We join one of his estate tours, in which he tells us that over 5,000 pine trees were planted in the 1990s to protect the vines. He also explains how the estate was one of the first to use windmills to blow the cold air away from the budding grapes. We finish with a tasting at the factory and then have lunch outside the visitor center.
I’ve always been shortchanged by tapas, but not this time. And rarely do I get an encore to an entire Michelin performance, but that luncheon in the refectory, with an original painting of the Last Supper above our table – discovered during the restoration of the convent – was awe-inspiring.
This is not a tourist area of Spain.
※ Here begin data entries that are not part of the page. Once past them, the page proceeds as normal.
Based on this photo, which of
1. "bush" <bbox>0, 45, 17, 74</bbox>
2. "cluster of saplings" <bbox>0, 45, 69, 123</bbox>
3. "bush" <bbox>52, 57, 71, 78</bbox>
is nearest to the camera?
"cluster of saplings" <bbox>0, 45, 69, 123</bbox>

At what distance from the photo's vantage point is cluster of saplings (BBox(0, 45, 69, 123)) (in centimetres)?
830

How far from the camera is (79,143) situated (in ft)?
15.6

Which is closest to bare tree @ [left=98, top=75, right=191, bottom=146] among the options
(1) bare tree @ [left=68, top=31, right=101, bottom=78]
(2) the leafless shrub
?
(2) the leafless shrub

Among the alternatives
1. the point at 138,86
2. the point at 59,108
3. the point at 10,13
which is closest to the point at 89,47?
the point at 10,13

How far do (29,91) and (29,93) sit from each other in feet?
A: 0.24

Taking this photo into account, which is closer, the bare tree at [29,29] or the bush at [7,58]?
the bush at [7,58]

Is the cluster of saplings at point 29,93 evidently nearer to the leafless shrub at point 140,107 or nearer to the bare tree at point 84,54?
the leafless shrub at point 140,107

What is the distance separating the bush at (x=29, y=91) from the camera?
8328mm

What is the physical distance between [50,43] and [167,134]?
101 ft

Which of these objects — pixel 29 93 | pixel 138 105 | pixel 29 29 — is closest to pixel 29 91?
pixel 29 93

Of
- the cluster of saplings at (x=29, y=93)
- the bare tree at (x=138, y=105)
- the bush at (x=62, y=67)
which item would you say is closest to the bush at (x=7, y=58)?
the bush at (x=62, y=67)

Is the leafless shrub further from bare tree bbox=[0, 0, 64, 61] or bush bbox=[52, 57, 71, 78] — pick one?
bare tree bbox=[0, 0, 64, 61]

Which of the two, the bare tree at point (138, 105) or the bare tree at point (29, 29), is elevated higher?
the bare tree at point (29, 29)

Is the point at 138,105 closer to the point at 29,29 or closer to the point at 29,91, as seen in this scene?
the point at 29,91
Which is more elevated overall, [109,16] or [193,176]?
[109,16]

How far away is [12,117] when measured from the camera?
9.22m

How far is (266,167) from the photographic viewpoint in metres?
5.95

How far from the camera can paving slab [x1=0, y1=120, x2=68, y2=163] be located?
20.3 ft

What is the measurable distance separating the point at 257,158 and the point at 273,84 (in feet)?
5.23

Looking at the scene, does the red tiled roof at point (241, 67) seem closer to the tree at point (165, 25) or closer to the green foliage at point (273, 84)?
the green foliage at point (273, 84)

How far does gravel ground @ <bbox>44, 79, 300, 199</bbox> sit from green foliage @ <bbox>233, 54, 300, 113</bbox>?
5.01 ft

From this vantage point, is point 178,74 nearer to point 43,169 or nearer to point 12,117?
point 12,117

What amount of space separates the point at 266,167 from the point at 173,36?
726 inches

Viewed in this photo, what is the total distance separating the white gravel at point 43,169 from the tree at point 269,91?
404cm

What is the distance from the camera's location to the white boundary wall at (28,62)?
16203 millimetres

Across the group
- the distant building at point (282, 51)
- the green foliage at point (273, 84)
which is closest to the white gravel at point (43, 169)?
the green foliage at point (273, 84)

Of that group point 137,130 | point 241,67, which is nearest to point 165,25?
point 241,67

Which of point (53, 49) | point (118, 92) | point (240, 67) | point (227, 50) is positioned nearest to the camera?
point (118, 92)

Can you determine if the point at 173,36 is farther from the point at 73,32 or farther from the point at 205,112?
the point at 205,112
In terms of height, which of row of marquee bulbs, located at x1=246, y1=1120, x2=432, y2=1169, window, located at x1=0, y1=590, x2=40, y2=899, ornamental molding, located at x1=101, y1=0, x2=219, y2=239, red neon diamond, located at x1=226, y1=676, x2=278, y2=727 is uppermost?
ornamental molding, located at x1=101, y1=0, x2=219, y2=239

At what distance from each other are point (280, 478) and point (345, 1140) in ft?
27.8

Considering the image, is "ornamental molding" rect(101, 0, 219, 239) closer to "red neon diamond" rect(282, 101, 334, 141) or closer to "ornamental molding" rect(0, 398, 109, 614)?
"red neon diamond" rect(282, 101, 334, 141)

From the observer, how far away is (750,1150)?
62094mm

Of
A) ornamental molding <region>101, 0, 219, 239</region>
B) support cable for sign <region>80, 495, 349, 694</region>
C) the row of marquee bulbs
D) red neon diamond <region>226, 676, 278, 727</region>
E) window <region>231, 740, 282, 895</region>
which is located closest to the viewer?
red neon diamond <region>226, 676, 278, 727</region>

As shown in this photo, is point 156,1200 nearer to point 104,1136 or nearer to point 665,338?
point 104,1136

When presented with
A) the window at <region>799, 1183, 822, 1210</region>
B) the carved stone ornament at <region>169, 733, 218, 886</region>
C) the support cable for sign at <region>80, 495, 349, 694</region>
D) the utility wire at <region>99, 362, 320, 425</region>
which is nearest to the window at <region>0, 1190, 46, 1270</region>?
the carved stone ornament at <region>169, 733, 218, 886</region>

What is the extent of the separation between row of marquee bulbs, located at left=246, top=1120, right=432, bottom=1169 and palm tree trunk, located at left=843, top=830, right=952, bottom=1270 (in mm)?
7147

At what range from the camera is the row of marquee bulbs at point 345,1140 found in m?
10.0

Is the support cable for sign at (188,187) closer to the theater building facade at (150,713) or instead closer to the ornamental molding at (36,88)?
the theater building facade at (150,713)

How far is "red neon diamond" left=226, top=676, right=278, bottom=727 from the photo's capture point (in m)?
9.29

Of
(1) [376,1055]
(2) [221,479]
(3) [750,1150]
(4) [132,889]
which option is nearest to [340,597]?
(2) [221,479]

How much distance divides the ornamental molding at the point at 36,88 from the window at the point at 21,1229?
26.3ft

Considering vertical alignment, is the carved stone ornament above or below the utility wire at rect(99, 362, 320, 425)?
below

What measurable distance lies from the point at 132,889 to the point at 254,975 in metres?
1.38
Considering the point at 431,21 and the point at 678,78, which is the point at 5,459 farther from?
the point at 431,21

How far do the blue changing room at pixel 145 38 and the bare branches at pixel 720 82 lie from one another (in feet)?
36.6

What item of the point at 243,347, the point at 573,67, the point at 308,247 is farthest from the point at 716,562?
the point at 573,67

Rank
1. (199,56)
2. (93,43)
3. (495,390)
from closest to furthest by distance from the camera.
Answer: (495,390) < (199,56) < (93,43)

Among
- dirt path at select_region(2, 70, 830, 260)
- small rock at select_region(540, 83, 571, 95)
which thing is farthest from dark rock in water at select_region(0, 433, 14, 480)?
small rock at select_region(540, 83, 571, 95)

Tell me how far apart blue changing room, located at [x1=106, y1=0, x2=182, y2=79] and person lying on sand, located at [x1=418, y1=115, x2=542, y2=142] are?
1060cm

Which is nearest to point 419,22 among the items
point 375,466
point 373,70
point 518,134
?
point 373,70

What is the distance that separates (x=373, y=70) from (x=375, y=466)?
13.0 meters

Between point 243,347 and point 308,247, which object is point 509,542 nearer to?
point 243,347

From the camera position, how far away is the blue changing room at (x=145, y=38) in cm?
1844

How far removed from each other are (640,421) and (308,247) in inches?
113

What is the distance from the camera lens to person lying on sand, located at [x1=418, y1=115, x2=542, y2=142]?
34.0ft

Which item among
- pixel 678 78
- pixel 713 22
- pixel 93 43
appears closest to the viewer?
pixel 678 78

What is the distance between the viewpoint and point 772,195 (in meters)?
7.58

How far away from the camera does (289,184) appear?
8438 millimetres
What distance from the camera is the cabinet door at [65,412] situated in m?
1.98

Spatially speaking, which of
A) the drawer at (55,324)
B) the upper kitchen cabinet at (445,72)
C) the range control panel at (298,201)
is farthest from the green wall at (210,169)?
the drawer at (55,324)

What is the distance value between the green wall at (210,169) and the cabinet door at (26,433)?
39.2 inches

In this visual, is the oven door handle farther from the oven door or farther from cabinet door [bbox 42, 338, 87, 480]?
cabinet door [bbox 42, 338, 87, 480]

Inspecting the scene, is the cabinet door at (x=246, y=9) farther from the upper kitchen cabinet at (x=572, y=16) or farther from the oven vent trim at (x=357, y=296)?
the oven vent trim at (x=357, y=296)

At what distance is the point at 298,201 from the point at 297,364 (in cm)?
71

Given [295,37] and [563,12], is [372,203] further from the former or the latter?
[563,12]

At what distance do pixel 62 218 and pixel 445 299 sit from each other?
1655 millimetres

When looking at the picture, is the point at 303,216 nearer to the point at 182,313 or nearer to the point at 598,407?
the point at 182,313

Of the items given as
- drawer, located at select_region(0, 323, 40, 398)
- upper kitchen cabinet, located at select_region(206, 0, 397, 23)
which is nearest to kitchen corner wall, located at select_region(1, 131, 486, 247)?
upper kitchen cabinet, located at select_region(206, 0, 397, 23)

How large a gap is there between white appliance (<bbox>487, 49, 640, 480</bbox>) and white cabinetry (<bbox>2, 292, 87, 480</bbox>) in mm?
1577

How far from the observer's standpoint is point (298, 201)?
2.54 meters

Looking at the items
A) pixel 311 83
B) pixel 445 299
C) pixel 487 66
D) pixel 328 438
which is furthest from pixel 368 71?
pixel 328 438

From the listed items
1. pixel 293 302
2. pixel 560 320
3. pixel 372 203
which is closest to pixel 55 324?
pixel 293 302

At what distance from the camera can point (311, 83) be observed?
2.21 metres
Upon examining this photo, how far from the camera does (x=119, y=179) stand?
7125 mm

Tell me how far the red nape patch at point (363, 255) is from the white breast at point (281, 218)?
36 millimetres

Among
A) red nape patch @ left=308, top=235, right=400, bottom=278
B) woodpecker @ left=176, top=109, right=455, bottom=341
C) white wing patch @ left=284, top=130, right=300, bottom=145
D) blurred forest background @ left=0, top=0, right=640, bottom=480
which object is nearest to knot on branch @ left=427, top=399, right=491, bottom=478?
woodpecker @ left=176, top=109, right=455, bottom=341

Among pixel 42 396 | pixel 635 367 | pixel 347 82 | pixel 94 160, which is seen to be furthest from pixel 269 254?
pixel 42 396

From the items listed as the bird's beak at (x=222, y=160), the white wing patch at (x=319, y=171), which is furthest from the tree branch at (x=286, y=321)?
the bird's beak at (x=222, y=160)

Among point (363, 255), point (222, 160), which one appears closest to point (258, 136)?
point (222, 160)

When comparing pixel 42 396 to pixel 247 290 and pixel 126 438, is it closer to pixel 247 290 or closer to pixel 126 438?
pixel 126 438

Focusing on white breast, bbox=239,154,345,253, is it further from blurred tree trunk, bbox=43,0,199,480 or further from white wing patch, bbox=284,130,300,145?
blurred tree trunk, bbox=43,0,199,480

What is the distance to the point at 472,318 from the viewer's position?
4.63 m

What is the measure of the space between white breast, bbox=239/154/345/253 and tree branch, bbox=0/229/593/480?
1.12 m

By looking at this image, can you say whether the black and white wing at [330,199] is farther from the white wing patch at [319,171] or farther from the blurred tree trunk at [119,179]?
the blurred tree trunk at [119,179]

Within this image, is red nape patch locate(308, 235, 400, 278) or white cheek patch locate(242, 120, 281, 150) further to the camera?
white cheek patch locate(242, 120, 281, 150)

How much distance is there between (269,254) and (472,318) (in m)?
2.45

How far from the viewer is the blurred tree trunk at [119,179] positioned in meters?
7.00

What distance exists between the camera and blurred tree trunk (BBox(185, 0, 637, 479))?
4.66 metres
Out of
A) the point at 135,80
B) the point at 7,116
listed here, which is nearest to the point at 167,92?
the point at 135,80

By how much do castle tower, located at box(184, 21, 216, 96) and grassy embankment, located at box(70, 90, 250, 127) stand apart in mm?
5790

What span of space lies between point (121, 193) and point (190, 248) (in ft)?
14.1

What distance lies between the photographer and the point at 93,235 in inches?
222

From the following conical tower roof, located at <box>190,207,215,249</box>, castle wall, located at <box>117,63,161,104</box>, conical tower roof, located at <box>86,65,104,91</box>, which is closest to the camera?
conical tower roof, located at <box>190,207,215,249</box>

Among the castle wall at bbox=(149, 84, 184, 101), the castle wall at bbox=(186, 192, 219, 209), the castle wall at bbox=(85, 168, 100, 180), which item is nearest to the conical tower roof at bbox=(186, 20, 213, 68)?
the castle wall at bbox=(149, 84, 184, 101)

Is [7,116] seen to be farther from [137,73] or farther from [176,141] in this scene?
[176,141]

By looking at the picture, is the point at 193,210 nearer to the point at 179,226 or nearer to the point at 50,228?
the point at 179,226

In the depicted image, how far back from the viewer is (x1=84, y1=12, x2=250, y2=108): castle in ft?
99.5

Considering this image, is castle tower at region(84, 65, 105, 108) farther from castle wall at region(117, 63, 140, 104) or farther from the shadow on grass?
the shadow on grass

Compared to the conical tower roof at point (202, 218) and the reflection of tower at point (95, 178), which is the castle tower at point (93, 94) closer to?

The nearest coast is over 150 miles away, but the region is rich in interest.
Half an hour west of Abadia Retuerta is Valladolid, once the capital of the Spanish Empire, where Philip II was born – the man who might have reformed Britain if Elizabeth I had accepted his proposal of marriage in 1559.
In the other direction is Penafiel, famous for its 10th century castle that stands imperious on a hill above the sleepy town.
‘Rooms aren’t cheap here, but what you get in return goes way beyond food and shelter,’ says Mark
But it’s not half as sleep-inducing as the walled pool at the Abadia Retuerta – reached by high metal gates – where guests seem to whisper. Making a splash here wouldn’t fit the serene vibe.
Our room, with warm wood, handmade furniture, French doors and a French balcony, has a similar atmosphere.
There is no signage anywhere, no clutter and the spa is hidden underground. Choose a treatment and the wine will come out again.
You are invited to choose from oils with sauvignon blanc, syrah or the winery’s Seleccion Especial (special selection) blend. A bottle of this wine costs around £30 if you ever come across it in the UK. It’s nectar.
The Norbertine Order was founded in the early 12th century by Norbertus van Xanten, who was canonized in 1582 by Pope Gregory XIII. His statue stood above the colonnade of the Piazza in St. Peter’s Square in Rome. Norbert was a strict disciplinarian (three of his followers died from the austere lifestyle) and was credited with a number of miracles.
What is now happening in his monastery may not be miraculous, but it is certainly divine.